Adding confusion, there’s not a shred of documentation supplied, not that much is needed.
The one thing that baffled me for a few minutes was what the extra adhesive padding strip included was intended for. There’s not a word about it in or on the box, nor the Evans or Amazon web sites. No other choice, it’s Google time.
After searching for a while, I ran into a video on the Sam Ash web site explaining that this strip must be used when installing the lift under a 16, 18, or 20” bass drum as a replacement for the top of the cradle’s existing Velcro loop surface.
That set off a light bulb over my head. Why not try it on my 22″ bass drum anyway?
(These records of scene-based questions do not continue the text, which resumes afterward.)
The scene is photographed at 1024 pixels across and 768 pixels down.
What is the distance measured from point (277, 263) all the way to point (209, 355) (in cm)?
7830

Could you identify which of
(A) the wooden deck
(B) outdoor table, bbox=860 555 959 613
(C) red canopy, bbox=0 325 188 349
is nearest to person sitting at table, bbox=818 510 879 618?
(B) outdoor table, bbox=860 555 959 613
It certainly should assist in taking care of those concerns I was discussing earlier…
Concern #1: Possible shell damage due to very thin Velcro loop cradle padding:
Another look at the lift with the Velcro loop material replaced by the included extra padding strip, which is about three times as thick and made of much more rugged material:
Concern #1 solved.
Concern #2: Very little clearance between the pedal clamp and hoop.
This was also solved by the cradle pad replacement above. Previously only 1/4″, the clearance is now over double that amount. What a difference, as you can clearly see in the photo below.
Concern #2 solved.
Finally, I got to play my kit to hear what (if anything) all of this struggle had accomplished. As far as enhanced resonance, it’s not a huge amount, although admittedly there is a noticeable improvement.
At this point, if you’re considering installing this lift on your kit, here’s the question you have to ask yourself: Is that bit of resonance improvement worth going through all of the hassle I just described?
Admittedly, depending on the set-up of your bass drum, kick pedal, and the rest of your kit, the installation process might work out more easily for you than it did for me. As with many things of this nature, your mileage may vary.
Oh, I almost forgot to mention: This product, which amounts to a hunk of plastic, has a street price of $40.
I wish I was smoking the same shit as those guys over at Evans, and I’d bet the farm that Arti Dixson is laughing all the way to the bank.